Abschalten oder doch länger laufen lassen? In Baden-Württemberg wird über den Atomausstieg in Deutschland diskutiert. Eigentlich ist dieser für Ende des Jahres vorgesehen. Am Samstag protestierten etwa 100 Menschen vor dem Meiler in Neckarwestheim (Kreis Heilbronn) für eine Abschaltung. Ihre Botschaften in gelben Buchstaben: "Akute GAU-Gefahr" und "Reaktoren jetzt abschalten".

Diskussion um Verlängerung der AKW-Laufzeiten

Die grüne Landtagsfraktion schließt derweil einen "kurzzeitigen Überbrückungsbetrieb" von Atomkraftwerken wie in Neckarwestheim nicht mehr aus. Das sagte Fraktionschef Andreas Schwarz der Deutschen Presse-Agentur. Übergeordnetes Ziel sei es, die Menschen gut durch den Winter zu bringen. "Allen sinnvollen Lösungen, die Energieversorgung sicherzustellen, stehen wir daher offen gegenüber", sagte Schwarz.

Abzuwarten bliebe der Ausgang des laufenden Stresstests von Bundeswirtschaftsminister Robert Habeck (Grüne). "Sollte er im Herbst zu einer neuen Bewertung kommen, orientieren wir uns daran", so Schwarz.
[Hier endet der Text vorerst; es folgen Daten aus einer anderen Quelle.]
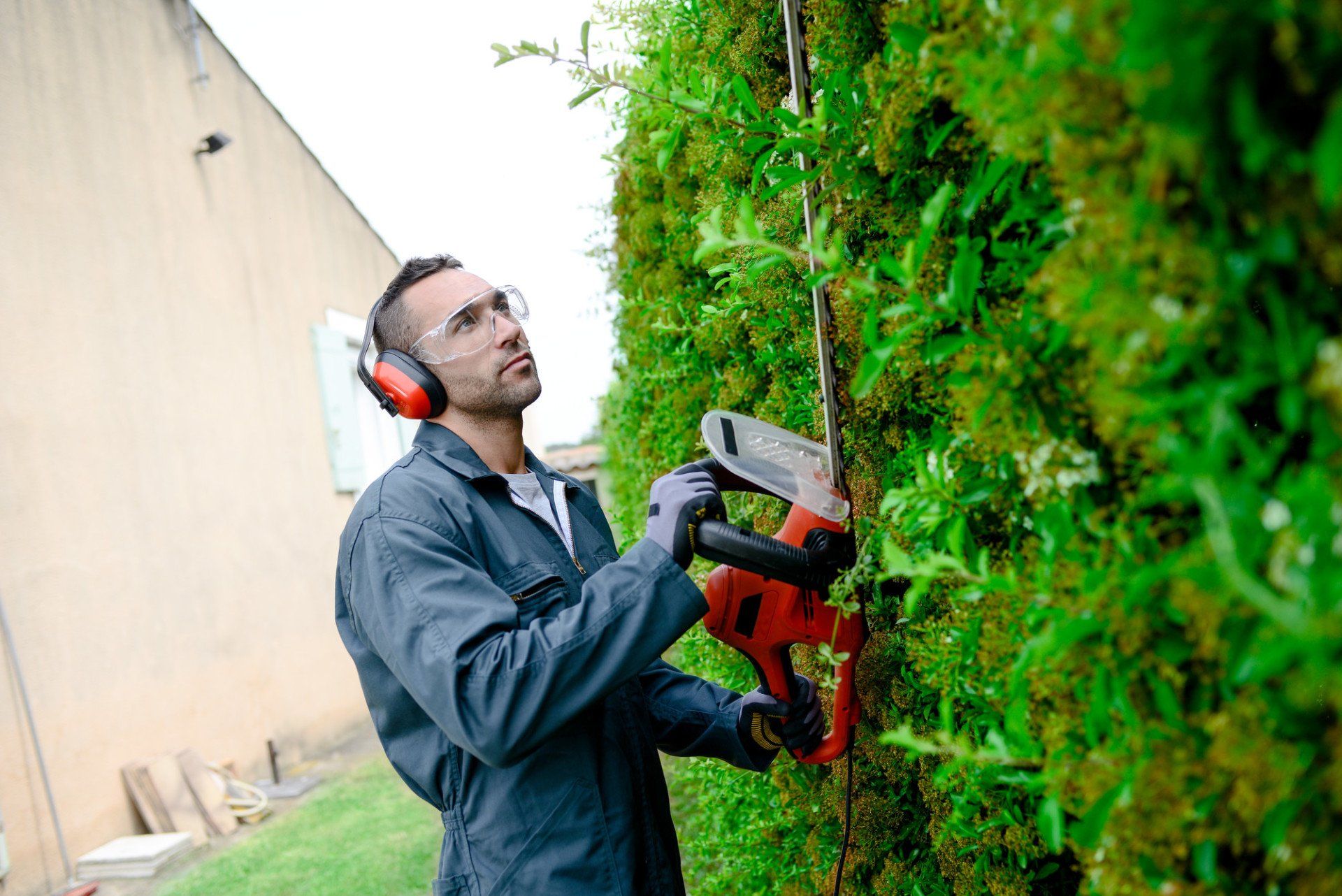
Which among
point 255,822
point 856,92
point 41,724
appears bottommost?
point 255,822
Die Entscheidung werde auf Faktenbasis getroffen.

FDP: Versorgungssicherheit steht im Mittelpunkt

Schon Baden-Württembergs Ministerpräsident Winfried Kretschmann (Grüne) zeigte sich in der Vergangenheit offen dafür, die drei verbliebenen Atomkraftwerke länger am Netz zu lassen. Auch er will den Stresstest abwarten.

"Den gebotenen Pragmatismus der Grünen begrüße ich", teilte der Fraktionschef der oppositionellen FDP, Hans-Ulrich Rülke mit. Die Versorgungssicherheit für die Menschen im Land müsse nun im Mittelpunkt stehen, nicht die Parteiprogrammatik. Deshalb dürfe es auch kein Tabu sein, die Atomkraftwerke gegebenenfalls bis ins Jahr 2024 hinein laufen zu lassen und hierfür neue Brennstäbe zu bestellen.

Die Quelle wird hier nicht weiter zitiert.